▸ Tarefa A
Segundo a crítica sobre Cidade de Deus, que ator interpreta Busca-Pé no filme?
▸ Tarefa B
Por favor, transcreva da crítica sobre Cidade de Deus tudo o que vai de "Antes de partir" até "com o crime.".

▸ Texto para análise

+---+

A estética da violência em Cidade
de Deus
CRÍTICA: CIDADE DE DEUS - O filme “Cidade de
Deus” (2002), adaptado do livro homônimo do escritor
Paulo Lins e dirigido por Fernando Meirelles, pode
ser considerado como um dos representantes mais
sensíveis da estética pós-modernista amparada pela
fusão de estilos e linguagens diferenciadas. Apesar
de recorrer a padrões clássicos de narrativa, nos
quais há o envolvimento característico e intenso do
espectador com a trama, a obra também apresenta
elementos próprios de um cinema de vanguarda, tais
como a fragmentação temporal e a montagem criativa.
Além disso, “Cidade de Deus” ainda recorre ao uso de
flashbacks, fusões, narrativas paralelas, tomadas
com enquadramentos inusitados e subjetivos, entre
outros elementos que reforçam suas bases
contemporâneas de visualidade.
Antes de partir para uma análise específica de
alguns aspectos da obra de Meirelles, cabe a
elaboração de um pequeno esboço sobre as duas
principais tramas do filme: em primeiro lugar,
“Cidade de Deus” conta a trajetória de Dadinho
(Douglas Silva), um pequeno e sanguinário bandido da
favela que, após receber o nome de Zé Pequeno
(Leandro Firmino da Hora) em um terreiro de
candomblé, se envolve plenamente com o tráfico e a
violência. Paralelamente à vida do primeiro
personagem, o filme também mostra o percurso de
Busca-Pé (Alexandre Rodrigues), um colega de
infância de Dadinho que prefere seguir sua vida sem
o envolvimento efetivo com o crime.
Em termos estilísticos, “Cidade de Deus” já começa
com cenas de impacto. O público acompanha,
rapidamente, toda a trajetória de uma galinha que
escapa da degola, estrutura que ganha ritmo por meio
de cortes rápidos e do uso da câmera na mão. A
seqüência seguinte funciona como um ponto de partida
para toda a história: através de um giro da câmera
para um lado e outro feito a partir do personagem
Busca-Pé, apresenta-se uma gangue de jovens e
crianças com armas nas mãos em oposição a um grupo
de policiais, imagem semelhante às clássicas cenas
de duelo em filmes de western. Nesse momento, há um
recuo da trama para os anos 60 a fim de explicar
como surgiu aquele conjunto habitacional da zona
oeste carioca (a verdadeira Cidade de Deus) e o
desenvolvimento da criminalidade na região enquanto
os personagens ainda eram crianças.

+---+

▸ Trechos dos registros
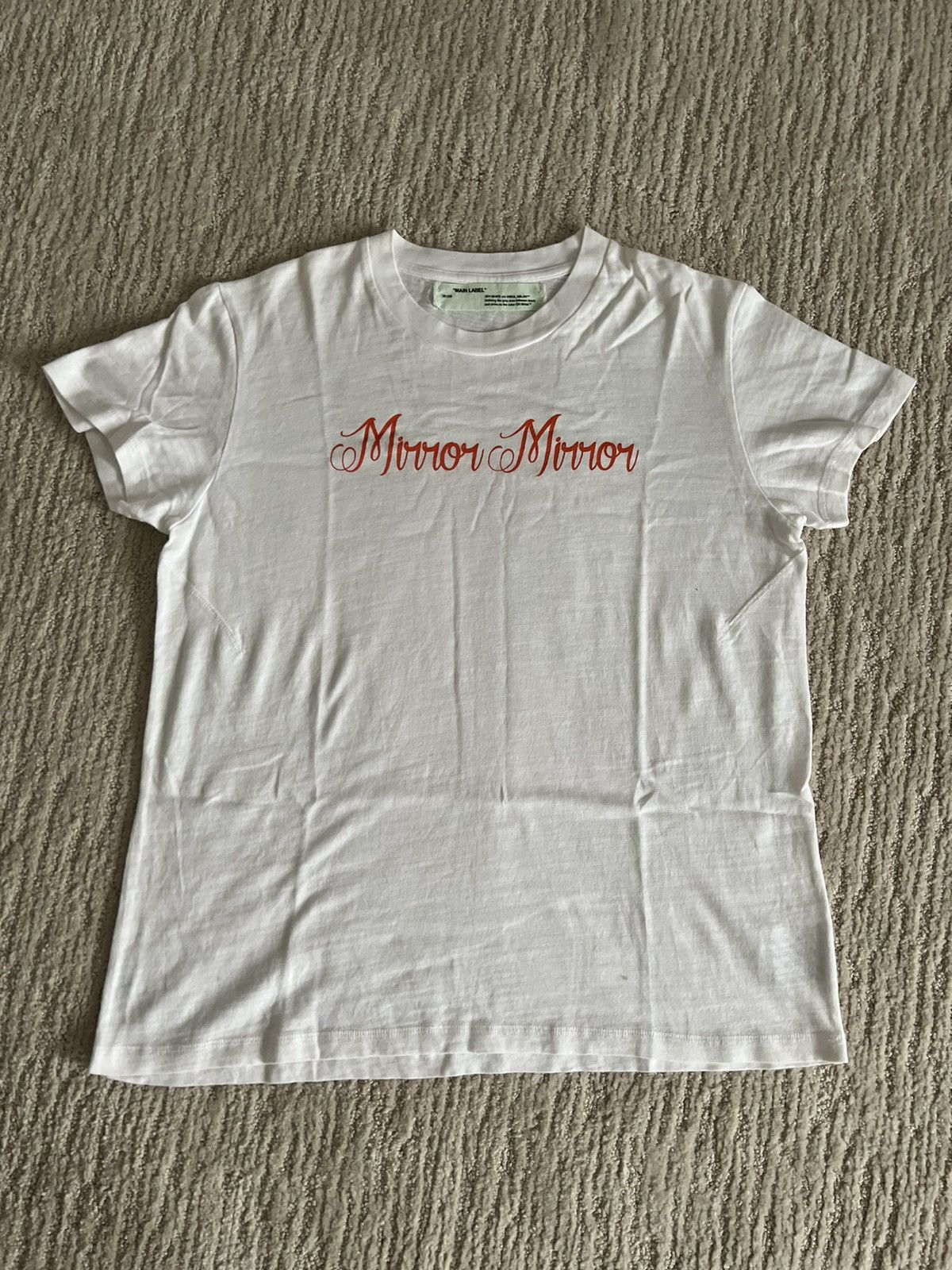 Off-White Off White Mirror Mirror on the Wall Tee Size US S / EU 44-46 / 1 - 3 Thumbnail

+---+

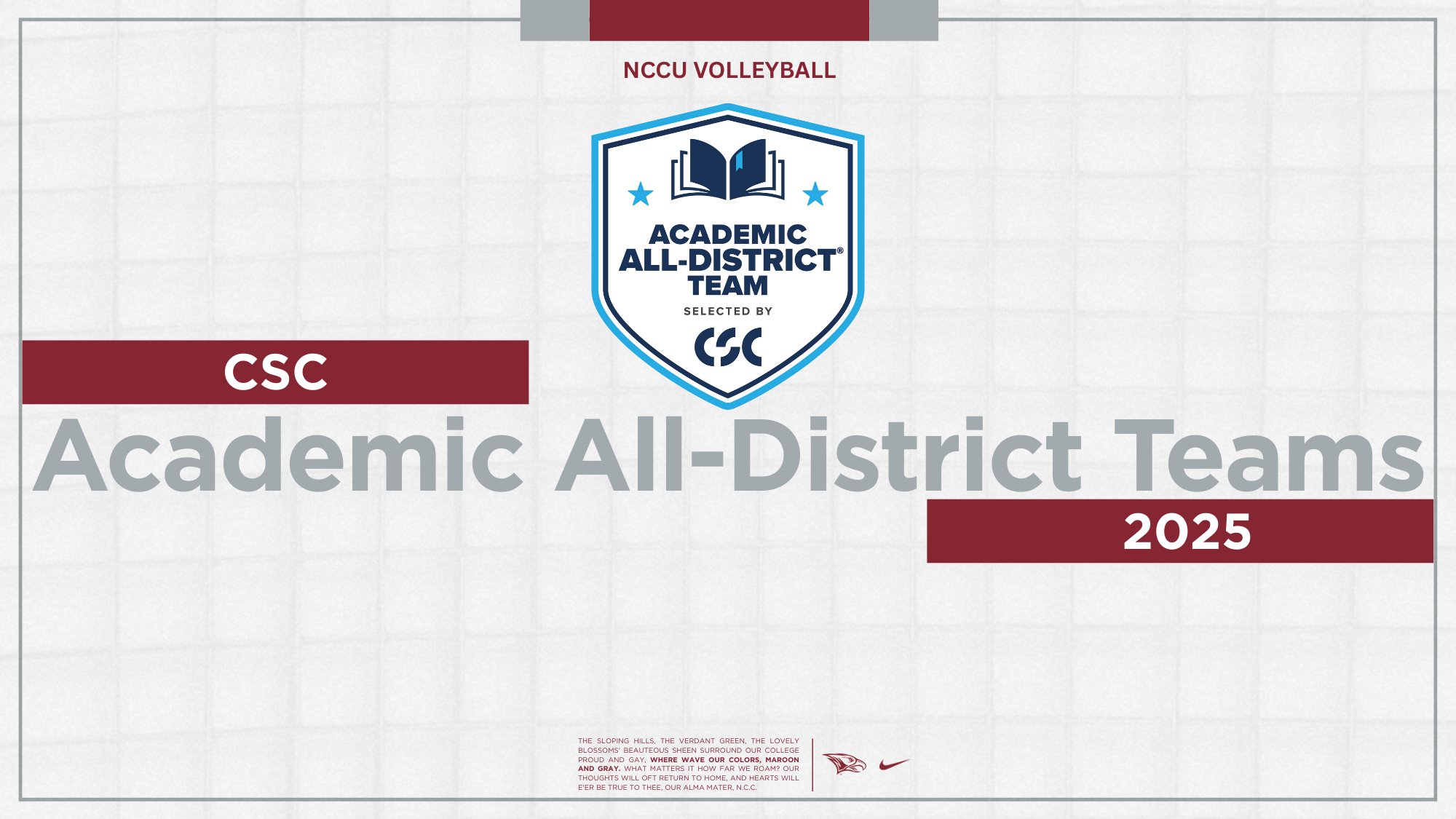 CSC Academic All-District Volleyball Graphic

+---+

▸ Resolução da tarefa A
Alexandre Rodrigues.

▸ Resolução da tarefa B
Antes de partir para uma análise específica de
alguns aspectos da obra de Meirelles, cabe a
elaboração de um pequeno esboço sobre as duas
principais tramas do filme: em primeiro lugar,
“Cidade de Deus” conta a trajetória de Dadinho
(Douglas Silva), um pequeno e sanguinário bandido da
favela que, após receber o nome de Zé Pequeno
(Leandro Firmino da Hora) em um terreiro de
candomblé, se envolve plenamente com o tráfico e a
violência. Paralelamente à vida do primeiro
personagem, o filme também mostra o percurso de
Busca-Pé (Alexandre Rodrigues), um colega de
infância de Dadinho que prefere seguir sua vida sem
o envolvimento efetivo com o crime.